It's time progressives stopped gift-wrapping good news for conservatives.
The reaction to last night's news implicating a Pakistani-American man in the failed Times Square car bombing (together with apparently multiple accomplices in Pakistan) had a predictable whiplash effect throughout the conservative and progressive online communities. Conservatives predictably focused on the suspect's religion, in an attempt to further the "us vs. them" tribalism that has been their hallmark. Many progressives, however, seemed to be hoping a far-right American reactionary would be implicated instead, and are showing concern about possible Islamophobic profiling going forward. A few misguided progressives even attempt to draw some moral equivalence between Islamist car bombings and American predator drone strikes, in an attempt to give the failed attack "context" or "understanding".
Those on the American Left who perpetuate this rote dynamic give the American Right easy victories they don't deserve. The common enemy is fundamentalism of all stripes.
As Markos Moulitsas' upcoming American Taliban argues, there isn't much separation between the fundamentalist extremists on the far right in America, and the fundamentalist extremists in the Islamist movement worldwide. Both want to subjugate women under patriarchal authority, keep gays in the closet, elevate scriptural authority over secular law, and resolve problems foreign and domestic with harsh violence including the torture and killing of civilians. They are peas in a pod.
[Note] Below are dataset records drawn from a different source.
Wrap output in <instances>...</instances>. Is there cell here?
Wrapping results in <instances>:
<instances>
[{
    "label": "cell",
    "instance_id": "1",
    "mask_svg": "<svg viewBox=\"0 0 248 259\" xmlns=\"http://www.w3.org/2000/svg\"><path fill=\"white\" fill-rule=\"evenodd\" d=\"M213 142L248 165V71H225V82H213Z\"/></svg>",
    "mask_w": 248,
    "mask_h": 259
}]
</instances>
Fundamentalism of any nature causes extraordinary harm. Fundamentalists believe that the ends justify the means, and that their ideology cannot fail--only people can fail their ideology. Christian and Islamist fundamentalists alike attribute any ills befalling the world as a sign of inadequate obeisance to their God, and do whatever it takes to remake the world more in keeping with their scriptural dogma. Market fundamentalists elevate the "free market" as a divinely infallible authority, attributing even the most obvious market and corporate failures to intrusions of "big government", and offer up only more deregulation, tax cuts and the occasional military coup as a solution. Even Marxist fundamentalists exist, looking at the failures of Stalin, Mao and Pol Pot not as refutations of their dogma, but as inadequate implementations of their ideology. The end result of all of these fundamentalist beliefs is mindless tragedy, violence and death.
The implication of a fundamentalist extremist in an act of violence should never be a cause for cheering by our political opponents. Rather, any such event should be a teaching moment for us to implicate extremists of all kinds, and to reinforce the universality of violence based on religious dogma.
Any attempt to provide context or justification for these acts of terror is also misguided. Certainly, the U.S. and the West in general have a spotty record in the Middle East. Anyone familiar with the names Mohammed Mossadegh or Charlie Wilson would admit to that upfront. But no act of American foreign policy in that region or any other begins to provide even significant context, much less justification, for premeditated acts of violence designed expressly to kill and terrorize a civilian population. As well might we cite Thomas Frank and the slow implosion of the American middle class as context or justification for the terrorist acts of killers like Scott Roeder or Timothy McVeigh. No one should make any excuse for these abominable creatures; similarly, no excuses should be made for the likes of Richard Reid or (allegedly) Faisal Shahzad.
Simply put, there is evil in this world that harbors no excuses for its actions: its name is fundamentalism. It's time for progressives to end the cycle of left-right tribalism over which fundamentalists are more dangerous or need more context. It's time to simply paint them with a single brush, and offer our alternative for a better, safer, more rational, more peaceful and more humane world.